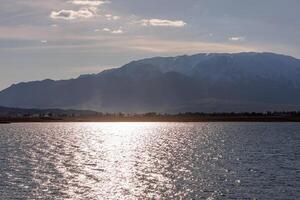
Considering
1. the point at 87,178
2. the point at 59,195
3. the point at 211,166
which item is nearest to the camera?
the point at 59,195

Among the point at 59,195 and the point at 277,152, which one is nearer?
the point at 59,195

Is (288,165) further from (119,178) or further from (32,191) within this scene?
(32,191)

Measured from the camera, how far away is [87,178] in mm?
89125

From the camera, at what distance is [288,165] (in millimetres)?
106500

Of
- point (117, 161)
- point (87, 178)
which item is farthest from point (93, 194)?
point (117, 161)

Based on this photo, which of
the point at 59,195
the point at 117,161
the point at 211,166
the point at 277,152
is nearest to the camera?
the point at 59,195

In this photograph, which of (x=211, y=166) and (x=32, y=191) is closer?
(x=32, y=191)

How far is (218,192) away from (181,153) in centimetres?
6496

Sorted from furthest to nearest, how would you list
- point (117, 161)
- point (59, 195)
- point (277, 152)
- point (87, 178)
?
point (277, 152) → point (117, 161) → point (87, 178) → point (59, 195)

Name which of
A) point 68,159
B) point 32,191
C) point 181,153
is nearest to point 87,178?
point 32,191

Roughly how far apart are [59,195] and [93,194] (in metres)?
4.58

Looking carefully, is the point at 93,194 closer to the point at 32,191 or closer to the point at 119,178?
the point at 32,191

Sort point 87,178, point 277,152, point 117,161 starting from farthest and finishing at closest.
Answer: point 277,152 → point 117,161 → point 87,178

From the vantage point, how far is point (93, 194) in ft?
242
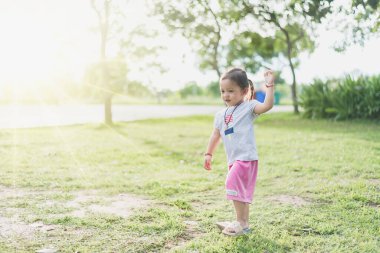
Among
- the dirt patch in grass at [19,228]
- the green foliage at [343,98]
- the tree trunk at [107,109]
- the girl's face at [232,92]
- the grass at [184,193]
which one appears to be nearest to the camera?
the grass at [184,193]

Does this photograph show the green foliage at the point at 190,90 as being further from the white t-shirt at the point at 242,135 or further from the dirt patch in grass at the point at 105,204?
the white t-shirt at the point at 242,135

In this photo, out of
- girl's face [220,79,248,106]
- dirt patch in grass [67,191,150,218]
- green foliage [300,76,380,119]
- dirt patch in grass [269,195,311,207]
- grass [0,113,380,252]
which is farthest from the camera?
green foliage [300,76,380,119]

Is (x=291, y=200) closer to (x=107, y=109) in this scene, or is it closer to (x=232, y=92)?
(x=232, y=92)

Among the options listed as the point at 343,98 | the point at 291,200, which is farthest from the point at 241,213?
the point at 343,98

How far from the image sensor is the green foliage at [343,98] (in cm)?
1397

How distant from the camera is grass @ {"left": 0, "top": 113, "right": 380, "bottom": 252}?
3572mm

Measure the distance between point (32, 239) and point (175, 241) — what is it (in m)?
1.12

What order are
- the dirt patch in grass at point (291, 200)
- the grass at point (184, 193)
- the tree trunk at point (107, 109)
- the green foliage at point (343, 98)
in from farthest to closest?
the tree trunk at point (107, 109) < the green foliage at point (343, 98) < the dirt patch in grass at point (291, 200) < the grass at point (184, 193)

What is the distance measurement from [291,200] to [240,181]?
1.38 meters

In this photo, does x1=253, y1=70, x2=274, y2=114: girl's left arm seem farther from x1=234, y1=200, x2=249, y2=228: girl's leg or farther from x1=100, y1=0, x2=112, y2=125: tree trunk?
x1=100, y1=0, x2=112, y2=125: tree trunk

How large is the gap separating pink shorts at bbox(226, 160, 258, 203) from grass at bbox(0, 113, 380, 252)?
0.34 m

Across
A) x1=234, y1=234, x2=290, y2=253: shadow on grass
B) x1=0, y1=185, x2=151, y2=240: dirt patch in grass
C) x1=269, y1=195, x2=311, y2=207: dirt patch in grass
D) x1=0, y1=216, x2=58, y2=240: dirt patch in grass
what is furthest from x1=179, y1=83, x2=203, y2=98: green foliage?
x1=234, y1=234, x2=290, y2=253: shadow on grass

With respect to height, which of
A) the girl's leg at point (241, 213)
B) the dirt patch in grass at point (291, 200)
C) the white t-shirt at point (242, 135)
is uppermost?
the white t-shirt at point (242, 135)

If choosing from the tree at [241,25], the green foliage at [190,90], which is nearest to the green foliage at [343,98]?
the tree at [241,25]
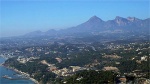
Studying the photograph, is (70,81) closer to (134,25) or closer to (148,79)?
(148,79)

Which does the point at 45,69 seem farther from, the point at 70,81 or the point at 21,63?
the point at 70,81

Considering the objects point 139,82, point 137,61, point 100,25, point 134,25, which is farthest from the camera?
point 100,25

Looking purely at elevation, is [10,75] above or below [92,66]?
below

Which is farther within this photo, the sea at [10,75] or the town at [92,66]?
the sea at [10,75]

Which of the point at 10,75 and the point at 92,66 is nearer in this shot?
the point at 10,75

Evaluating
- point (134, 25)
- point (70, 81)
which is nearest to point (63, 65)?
point (70, 81)

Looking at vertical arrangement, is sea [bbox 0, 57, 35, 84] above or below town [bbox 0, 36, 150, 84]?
below

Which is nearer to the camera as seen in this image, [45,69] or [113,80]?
[113,80]

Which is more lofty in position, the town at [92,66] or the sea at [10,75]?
the town at [92,66]

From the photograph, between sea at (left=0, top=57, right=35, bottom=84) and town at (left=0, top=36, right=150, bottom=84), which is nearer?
town at (left=0, top=36, right=150, bottom=84)

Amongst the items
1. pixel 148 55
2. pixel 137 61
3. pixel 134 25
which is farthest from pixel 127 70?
pixel 134 25

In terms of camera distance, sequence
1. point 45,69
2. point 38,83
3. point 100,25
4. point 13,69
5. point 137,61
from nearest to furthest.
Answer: point 38,83 < point 137,61 < point 45,69 < point 13,69 < point 100,25
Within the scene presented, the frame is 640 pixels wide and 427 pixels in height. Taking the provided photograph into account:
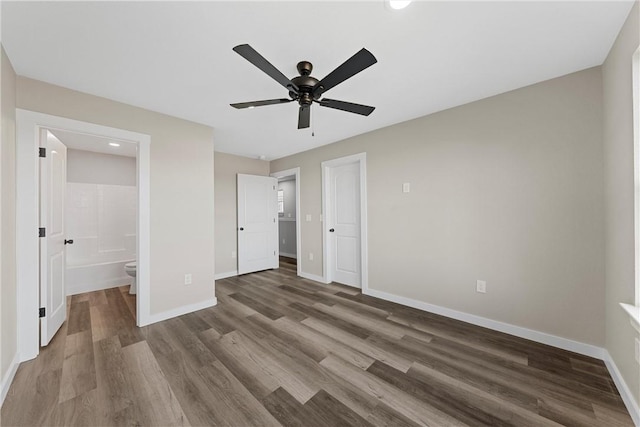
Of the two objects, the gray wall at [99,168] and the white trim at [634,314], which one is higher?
the gray wall at [99,168]

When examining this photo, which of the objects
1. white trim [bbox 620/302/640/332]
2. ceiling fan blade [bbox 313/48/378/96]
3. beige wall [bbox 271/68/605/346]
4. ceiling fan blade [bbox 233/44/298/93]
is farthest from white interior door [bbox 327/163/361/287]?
white trim [bbox 620/302/640/332]

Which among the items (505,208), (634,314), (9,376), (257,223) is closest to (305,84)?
(505,208)

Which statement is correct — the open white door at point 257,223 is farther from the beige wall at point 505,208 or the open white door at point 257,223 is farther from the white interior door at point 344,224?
the beige wall at point 505,208

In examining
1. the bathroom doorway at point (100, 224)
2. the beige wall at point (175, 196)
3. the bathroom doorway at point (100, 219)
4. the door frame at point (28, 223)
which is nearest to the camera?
the door frame at point (28, 223)

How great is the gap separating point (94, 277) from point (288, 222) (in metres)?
3.97

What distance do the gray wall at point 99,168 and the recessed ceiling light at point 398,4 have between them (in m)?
4.79

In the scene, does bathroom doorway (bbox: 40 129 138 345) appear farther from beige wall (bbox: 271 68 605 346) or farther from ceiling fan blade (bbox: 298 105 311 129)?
beige wall (bbox: 271 68 605 346)

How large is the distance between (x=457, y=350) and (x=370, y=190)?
211cm

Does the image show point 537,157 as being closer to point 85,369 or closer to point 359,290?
point 359,290

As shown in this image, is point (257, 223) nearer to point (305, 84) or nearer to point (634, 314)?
point (305, 84)

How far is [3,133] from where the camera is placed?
164 cm

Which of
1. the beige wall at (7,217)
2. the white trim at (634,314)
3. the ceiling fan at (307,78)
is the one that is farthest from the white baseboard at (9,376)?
the white trim at (634,314)

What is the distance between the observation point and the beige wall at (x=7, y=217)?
5.30 ft

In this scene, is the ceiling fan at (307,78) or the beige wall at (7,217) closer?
the ceiling fan at (307,78)
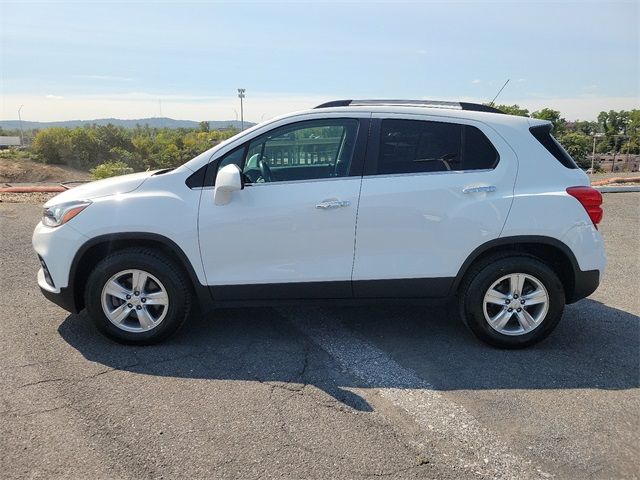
^^^^
### What is asked
Please pull out every line above that contains the string "bathroom" and copy each one in full. Case counts.

### Output for this task
1. the bathroom doorway at point (100, 224)
3. the bathroom doorway at point (100, 219)
In the scene, does bathroom doorway (bbox: 40 129 138 345) appear farther from beige wall (bbox: 271 68 605 346) or farther from ceiling fan blade (bbox: 298 105 311 129)?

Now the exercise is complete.